You can find beauty in the oddest of places.
WSL9x runs a modern Linux kernel (6.19 at time of writing) cooperatively inside the Windows 9x kernel, enabling users to take advantage of the full suite of capabilities of both operating systems at the same time, including paging, memory protection, and pre-emptive scheduling. Run all your favourite applications side by side – no rebooting required!
↫ Hailey Somerville
Yes, this is exactly what it sounds like. Hailey Somerville basically recreated the first version of WSL – or coLinux, for the old people among us – but instead of running on Windows NT, it runs on Windows 9x. A VxD driver loads a patched Linux kernel using DOS interrupts, and this Linux kernel calls Windows 9x kernel APIs instead of POSIX APIs. A small DOS client application then allows the Linux kernel to use MS-DOS prompts as TTYs. This is a great oversimplification, but it does get the general gist across.
Anyway, the end result is that you can use a modern Linux kernel and Windows 9x at the same time, without virtualising or dual-booting. This might be one of the greatest hacks in recent times, and I find it oddly beautiful in its user-facing simplicity.

I’d make it my daily driver with Windows ME on it!
Or DOS : https://github.com/haileys/doslinux
Great example of something that looks beautiful from the outside and ugly underneath. Using GPF as an interrupt handler is genius. And the 16 bit TTY is both amazing and an insult to both architectures.

▶ [Raw data]
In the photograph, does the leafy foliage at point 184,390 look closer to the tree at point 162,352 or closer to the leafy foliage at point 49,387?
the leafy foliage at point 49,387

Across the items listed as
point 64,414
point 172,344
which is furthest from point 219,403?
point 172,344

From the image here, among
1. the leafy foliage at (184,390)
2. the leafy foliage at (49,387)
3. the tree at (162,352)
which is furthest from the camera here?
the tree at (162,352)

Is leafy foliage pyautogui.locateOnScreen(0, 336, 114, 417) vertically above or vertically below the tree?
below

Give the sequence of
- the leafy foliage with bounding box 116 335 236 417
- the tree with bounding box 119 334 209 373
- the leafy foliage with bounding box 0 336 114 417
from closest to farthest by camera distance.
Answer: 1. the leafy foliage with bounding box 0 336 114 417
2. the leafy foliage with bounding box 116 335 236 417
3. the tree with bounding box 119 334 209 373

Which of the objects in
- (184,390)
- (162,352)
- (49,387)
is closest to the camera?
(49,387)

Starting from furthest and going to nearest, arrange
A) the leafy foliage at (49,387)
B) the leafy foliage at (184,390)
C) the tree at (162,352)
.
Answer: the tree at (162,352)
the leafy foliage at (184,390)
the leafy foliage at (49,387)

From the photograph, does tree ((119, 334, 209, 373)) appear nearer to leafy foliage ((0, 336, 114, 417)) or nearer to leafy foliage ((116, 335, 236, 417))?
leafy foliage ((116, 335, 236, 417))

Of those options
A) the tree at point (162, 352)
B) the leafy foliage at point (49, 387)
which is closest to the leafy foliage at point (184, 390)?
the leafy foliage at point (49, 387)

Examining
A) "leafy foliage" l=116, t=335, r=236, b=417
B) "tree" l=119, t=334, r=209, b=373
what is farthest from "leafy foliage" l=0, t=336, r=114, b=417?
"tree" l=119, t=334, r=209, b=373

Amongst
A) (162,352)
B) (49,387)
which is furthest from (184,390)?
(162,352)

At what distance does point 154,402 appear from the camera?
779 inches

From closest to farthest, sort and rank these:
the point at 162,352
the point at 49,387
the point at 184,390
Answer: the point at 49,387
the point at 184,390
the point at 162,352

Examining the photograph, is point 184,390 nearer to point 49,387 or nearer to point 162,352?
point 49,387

▶ [What you will do]
(1) Summarize the WSL9x page in two sentences.
(2) Carry on the WSL9x page from its last sentence.
The rows aren't needed for anything that follows.

▶ [Answers given]
(1) WSL9x, created by Hailey Somerville, runs a modern Linux kernel cooperatively inside the Windows 9x kernel, so both operating systems can be used at the same time without virtualizing or dual-booting. A VxD driver loads a patched Linux kernel that calls Windows 9x kernel APIs instead of POSIX APIs, and a small DOS client application lets MS-DOS prompts serve as TTYs.

(2)
It would be interesting to use podman to run a container for a different Linux distro to get a ‘fastfetch’ from Ubuntu or Fedora (for example). He is using UML though so it is possible that podman would not work. If it did work, a distrobox would be fun.
To me – a person with almost no understanding about how these things work – this all seems like magic.
Always thought coLinux is pretty interesting.
It’s a nice touch to have the DOS prompts talk to the Linux kernel as terminals.
PS a small mistake: “and this Linux kernel calls Windows 9x kernel APIs instead of POSIX APIs” a normal Linux kernel doesn’t talk to a POSIX API, the POSIX API is what the user space programs would call, but I saw in the article it said it’s based on user mode Linux, I don’t know if coLinux was too.
Counting the days until I can run Steam and Proton on a Windows 98 box.
This is completely useless and why break Windows this way? It’s bad enough that Windows 10/11 are more “Linux like” than ever.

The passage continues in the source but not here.